Blocksize Algorithm CHIP endorsement

I (and The Bitcoin Cash Podcast & Selene Wallet) wholly endorse CHIP-2023-04 Adaptive Blocksize Limit Algorithm for Bitcoin Cash for lock-in 15 November 2023. A carefully selected algorithm that responds to real network demand is an obvious improvement to relieve social burden of discussion around optimal blocksizes plus implementation costs & uncertainty around scaling for miners & node operators. There is also some benefit to the community signalling its commitment to scaling & refusal to repeat the historic delays resulting from previous blocksize increase contention.
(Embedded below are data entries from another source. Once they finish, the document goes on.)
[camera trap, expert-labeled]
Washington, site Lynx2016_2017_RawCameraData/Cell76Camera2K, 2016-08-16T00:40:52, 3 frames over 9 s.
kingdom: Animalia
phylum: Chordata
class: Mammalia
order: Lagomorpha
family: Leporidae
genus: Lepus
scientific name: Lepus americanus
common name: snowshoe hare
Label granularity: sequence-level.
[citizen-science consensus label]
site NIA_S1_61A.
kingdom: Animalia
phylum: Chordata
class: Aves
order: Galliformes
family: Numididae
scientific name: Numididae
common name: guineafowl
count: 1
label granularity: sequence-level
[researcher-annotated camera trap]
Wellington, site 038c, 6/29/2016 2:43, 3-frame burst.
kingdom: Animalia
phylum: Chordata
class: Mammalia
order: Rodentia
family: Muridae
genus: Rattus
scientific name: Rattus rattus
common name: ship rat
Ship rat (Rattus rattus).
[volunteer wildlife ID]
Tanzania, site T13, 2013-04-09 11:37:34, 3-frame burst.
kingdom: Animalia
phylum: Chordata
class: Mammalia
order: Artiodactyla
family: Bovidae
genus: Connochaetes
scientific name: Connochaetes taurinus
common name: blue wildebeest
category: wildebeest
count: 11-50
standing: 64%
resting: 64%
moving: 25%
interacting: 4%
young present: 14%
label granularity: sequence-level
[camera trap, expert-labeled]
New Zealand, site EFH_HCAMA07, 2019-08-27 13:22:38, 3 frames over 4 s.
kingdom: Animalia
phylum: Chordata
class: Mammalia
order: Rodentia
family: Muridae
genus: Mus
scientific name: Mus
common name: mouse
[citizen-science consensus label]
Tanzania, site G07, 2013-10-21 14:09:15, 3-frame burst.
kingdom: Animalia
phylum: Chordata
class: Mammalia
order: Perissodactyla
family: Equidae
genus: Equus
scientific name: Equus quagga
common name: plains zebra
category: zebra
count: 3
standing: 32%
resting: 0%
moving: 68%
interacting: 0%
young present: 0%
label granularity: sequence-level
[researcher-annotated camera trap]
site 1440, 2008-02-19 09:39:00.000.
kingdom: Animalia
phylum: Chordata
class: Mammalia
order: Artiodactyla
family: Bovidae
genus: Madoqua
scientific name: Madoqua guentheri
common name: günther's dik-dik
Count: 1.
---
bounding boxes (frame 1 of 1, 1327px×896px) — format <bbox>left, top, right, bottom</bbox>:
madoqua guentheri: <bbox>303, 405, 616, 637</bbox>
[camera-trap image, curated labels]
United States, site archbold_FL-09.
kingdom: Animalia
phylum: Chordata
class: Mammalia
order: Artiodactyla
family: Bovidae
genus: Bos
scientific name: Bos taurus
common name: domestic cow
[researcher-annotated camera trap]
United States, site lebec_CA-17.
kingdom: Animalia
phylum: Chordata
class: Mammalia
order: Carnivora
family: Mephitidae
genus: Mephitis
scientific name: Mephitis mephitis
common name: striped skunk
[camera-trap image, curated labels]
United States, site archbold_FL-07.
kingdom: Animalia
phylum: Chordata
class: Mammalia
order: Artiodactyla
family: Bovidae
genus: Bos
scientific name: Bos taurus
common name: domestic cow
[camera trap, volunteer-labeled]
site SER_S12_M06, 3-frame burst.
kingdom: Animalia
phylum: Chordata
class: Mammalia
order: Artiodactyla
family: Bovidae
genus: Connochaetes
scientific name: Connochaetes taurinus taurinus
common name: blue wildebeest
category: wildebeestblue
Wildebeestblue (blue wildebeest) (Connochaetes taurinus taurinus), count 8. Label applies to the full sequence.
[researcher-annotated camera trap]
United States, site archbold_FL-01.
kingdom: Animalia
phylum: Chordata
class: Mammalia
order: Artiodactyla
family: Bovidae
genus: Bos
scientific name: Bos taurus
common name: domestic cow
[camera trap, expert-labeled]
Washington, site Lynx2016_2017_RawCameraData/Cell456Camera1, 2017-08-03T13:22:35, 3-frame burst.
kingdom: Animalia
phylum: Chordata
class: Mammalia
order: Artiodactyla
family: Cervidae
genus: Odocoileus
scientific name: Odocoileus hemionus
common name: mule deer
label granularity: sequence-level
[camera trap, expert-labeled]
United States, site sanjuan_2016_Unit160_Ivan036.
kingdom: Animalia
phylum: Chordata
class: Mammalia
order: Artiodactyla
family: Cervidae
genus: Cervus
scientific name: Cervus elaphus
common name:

The amount of work done by bitcoincashautist has been very impressive & inspiring. I refer to not only work on the spec itself but also on iteration from feedback & communicating with stakeholders to patiently address concerns across a variety of mediums. Having reviewed the CHIP thoroughly, I am convinced the chosen parameters accomodate edge cases in a technically sustainable manner.

It is a matter of some urgency to lock in this CHIP for November. This will solidify the social contract to scale the BCH blocksize as demand justifies it, all the way to global reserve currency status. Furthermore, it will free up the community zeitgeist to tackle new problems for the 2025 upgrade.

A blocksize algorithm implementation is a great step forward for the community. I look forward to this CHIP locking-in in November & going live in May 2024!